One of the domains experiencing rapid advancement due to relational AI is word cloning, a process involving the replication of a person’s speech characteristics, encompassing pitch, tone, rhythm, mannerisms, and unique vocal nuances.
Meta Platforms, the parent company of Facebook, Instagram, WhatsApp, and Oculus VR, has introduced its own comprehensive word cloning system named Audiobox. Concurrently, enterprises like ElevenLabs have garnered substantial revenue by focusing on this innovative field.
Recently, researchers from the Facebook AI Research (FAIR) lab unveiled Audiobox on Meta’s platform. This system, described as a “novel foundational research model for audio generation,” is an evolution of their prior work known as Voicebox.
Audiobox, as detailed on its website, utilizes a blend of word inputs and natural language prompts to create voices and sound effects efficiently, catering to various applications such as music production.
Users can simply input the desired phrase for replication or an outline of the intended sound, allowing Audiobox to handle the replication process seamlessly. Additionally, individuals have the option to record and clone their own speech using Audiobox.

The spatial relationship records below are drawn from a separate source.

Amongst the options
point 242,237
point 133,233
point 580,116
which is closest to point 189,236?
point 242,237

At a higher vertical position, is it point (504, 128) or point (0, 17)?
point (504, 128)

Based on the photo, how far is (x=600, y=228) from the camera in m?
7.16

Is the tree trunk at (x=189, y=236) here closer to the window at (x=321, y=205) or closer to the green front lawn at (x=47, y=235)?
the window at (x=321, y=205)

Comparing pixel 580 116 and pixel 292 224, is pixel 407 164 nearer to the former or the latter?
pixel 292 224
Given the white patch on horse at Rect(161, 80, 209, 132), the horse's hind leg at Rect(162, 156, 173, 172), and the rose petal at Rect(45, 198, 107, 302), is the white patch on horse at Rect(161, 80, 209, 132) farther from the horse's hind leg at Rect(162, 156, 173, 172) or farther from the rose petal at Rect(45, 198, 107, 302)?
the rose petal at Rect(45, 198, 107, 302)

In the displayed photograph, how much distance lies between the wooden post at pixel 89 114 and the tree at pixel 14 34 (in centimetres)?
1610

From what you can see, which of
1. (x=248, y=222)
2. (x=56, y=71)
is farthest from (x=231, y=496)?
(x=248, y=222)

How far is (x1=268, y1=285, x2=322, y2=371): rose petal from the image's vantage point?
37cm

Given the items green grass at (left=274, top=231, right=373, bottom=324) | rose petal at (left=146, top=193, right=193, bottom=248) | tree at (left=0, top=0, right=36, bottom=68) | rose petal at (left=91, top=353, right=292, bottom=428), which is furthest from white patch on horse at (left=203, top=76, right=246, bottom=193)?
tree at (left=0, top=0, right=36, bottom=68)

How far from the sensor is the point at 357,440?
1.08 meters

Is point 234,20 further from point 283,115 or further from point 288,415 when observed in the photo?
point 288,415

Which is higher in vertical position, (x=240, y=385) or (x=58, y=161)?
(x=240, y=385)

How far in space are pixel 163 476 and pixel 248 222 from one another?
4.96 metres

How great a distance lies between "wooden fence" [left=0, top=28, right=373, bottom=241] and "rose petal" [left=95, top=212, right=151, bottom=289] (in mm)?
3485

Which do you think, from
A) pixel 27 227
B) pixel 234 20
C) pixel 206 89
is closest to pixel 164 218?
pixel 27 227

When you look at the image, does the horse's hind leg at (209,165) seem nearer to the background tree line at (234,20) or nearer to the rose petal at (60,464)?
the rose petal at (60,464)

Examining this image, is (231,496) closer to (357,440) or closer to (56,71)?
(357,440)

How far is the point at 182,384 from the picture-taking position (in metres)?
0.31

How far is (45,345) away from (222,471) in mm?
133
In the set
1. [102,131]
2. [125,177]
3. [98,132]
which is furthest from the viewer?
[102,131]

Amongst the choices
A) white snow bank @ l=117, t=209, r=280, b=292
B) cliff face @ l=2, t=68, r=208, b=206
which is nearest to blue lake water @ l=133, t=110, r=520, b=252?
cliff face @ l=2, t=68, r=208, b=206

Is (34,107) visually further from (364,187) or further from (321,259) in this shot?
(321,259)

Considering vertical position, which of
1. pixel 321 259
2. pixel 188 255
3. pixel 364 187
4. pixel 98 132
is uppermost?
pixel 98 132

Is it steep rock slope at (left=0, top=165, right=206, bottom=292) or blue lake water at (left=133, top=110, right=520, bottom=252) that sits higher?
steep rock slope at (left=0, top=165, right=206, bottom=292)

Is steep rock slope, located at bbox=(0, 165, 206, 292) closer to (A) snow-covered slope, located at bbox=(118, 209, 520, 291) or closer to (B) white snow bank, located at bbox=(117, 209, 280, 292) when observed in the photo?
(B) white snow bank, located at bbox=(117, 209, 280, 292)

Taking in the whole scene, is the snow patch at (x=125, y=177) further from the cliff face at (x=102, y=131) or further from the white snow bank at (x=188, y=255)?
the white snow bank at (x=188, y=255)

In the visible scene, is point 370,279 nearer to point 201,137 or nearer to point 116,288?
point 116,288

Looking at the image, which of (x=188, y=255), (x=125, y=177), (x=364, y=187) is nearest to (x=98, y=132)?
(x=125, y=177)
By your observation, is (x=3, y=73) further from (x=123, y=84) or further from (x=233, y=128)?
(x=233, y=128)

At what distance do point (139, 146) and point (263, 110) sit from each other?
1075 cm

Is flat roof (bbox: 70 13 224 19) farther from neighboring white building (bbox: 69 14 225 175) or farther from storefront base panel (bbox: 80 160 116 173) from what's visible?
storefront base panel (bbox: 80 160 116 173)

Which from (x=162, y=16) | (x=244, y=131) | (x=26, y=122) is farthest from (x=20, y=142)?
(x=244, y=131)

Meta has introduced a range of AI models under the Audiobox umbrella, designed for speech manipulation and generating diverse sounds and rhythmic effects like animal noises or ambient sounds. These models are all based on the self-supervised learning (SSL) framework of Audiobox.
Unlike supervised learning that relies on labeled data, SSL is a deep learning technique where AI algorithms generate labels for unlabeled data. The FAIR researchers emphasized the significance of SSL in their methodology, aiming to train the model using audio data without conventional supervision like transcripts or captions.
Although AI models like Audiobox heavily rely on human-generated data for training, the FAIR researchers utilized a vast dataset comprising 160K hours of speech, 20K hours of music, and 6K hours of sound samples.
The dataset encompasses various audio sources like audiobooks, podcasts, speeches, and real-world recordings in diverse languages and accents to ensure inclusivity and accuracy across different demographics.
While the origin of the data used remains unspecified in the research paper, concerns have been raised regarding potential copyright issues, prompting inquiries into the data’s sourcing and usage permissions.
Meta has provided interactive demonstrations showcasing Audiobox’s capabilities, allowing users to replicate their voices and experiment with creating new voices based on textual descriptions or user-recorded samples.
Furthermore, Meta restricts the use of Audiobox in certain states like Illinois and Texas due to regulatory constraints, limiting its current application for commercial purposes in those regions.
As AI technologies rapidly evolve, it is anticipated that Audiobox and similar innovations will undergo further developments, potentially leading to commercial availability and expanded usability in the near future.